When | Mood | Music |
2005-10-10 23:41:00 | discontent | Anarchy In The U.K.-Sex Pistols-Never Mind The Bollocks |
At last Monday’s Community Council meeting, the convenor of the planning committee announced his resignation of this post. He’d held it for 12 years, I believe, during which this he and committee continually opposed Fife Council’s proposal to site a new hospital on the southern hillside. They feared that this proposal, if passed, would be a trigger for development on this hillside. This fear was recently accentuated by the current draft local plan: if passed, this plan will zone much of the hillside for development.
Of course, he and the committee produced detailed and (in my view) cogent arguments against this site – and for alternatives which would avoid such development and yet suit this town in other ways.
However, recently Fife Council granted planning permission for the southern hillside proposal. The convenor felt that this (and many other instances of FC deciding planning questions against the advice of CC*) showed that he was wastign his time and energy. Hence he announced his decision to resign the convenorship at the end of this evening’s planning committee meeting and invited all community councillors to attend this meeting to elect a successor. The committee is composed of any councillor who chooses to attend its meeting.
*Fife Council has a statutory duty to consult with Community Councils representing areas that will be affected by any planning application. However, it does not have to follow such CCs’ advice or objections.
So who turned up? The about-to-be-ex-convenor, I and four of the six committee stalwarts. (The other two sent apologies due to illness.) A further councillor was due to give birth yesterday and so has an excuse. Where were the rest of the councillors? I had said that I couldn’t take part in many planning committee events because of needing time to work on my impending move but I felt the election of a new convenor demanded attention from all councillors. I ended up taking minutes and writing a planning objection this evening.
No-one was elected as convenor, ostensibly to give the other two stalwarts a chance to volunteer.

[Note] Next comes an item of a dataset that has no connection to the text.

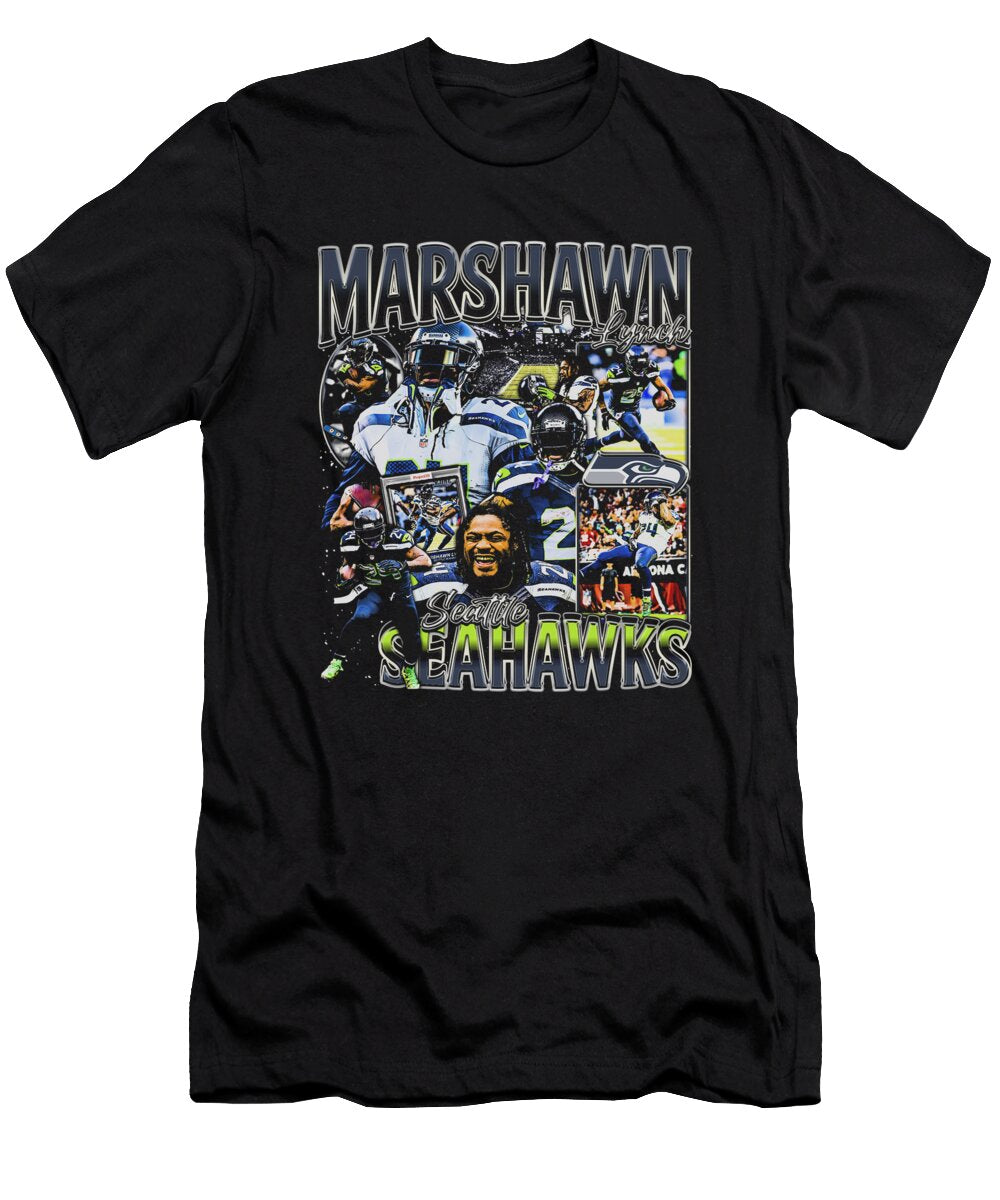 Marshawn Lynch Vintage Bootleg Ozlem Altin T-Shirt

I think you can tell I’m rather disappointed with around three-quarters of my fellow community councillors. Planning has to be just about our chief responsibility: trying to ensure that development is suitable for this town. After all, a new building might last 100 years, so it’s vital we at least try to say the right things to Fife Council. Encouraging pretty gardens, running bandstand concerts, ceilidhs and parties for senior citizens and organising grants for worthy causes are all worthwhile but I think they’re rather ephemeral compared to planning questions.
So I’d have hoped for a better turn-out and at least one volunteer to try his or her hand at convening. Oh well, my optimism and naïvity bit the dust – again!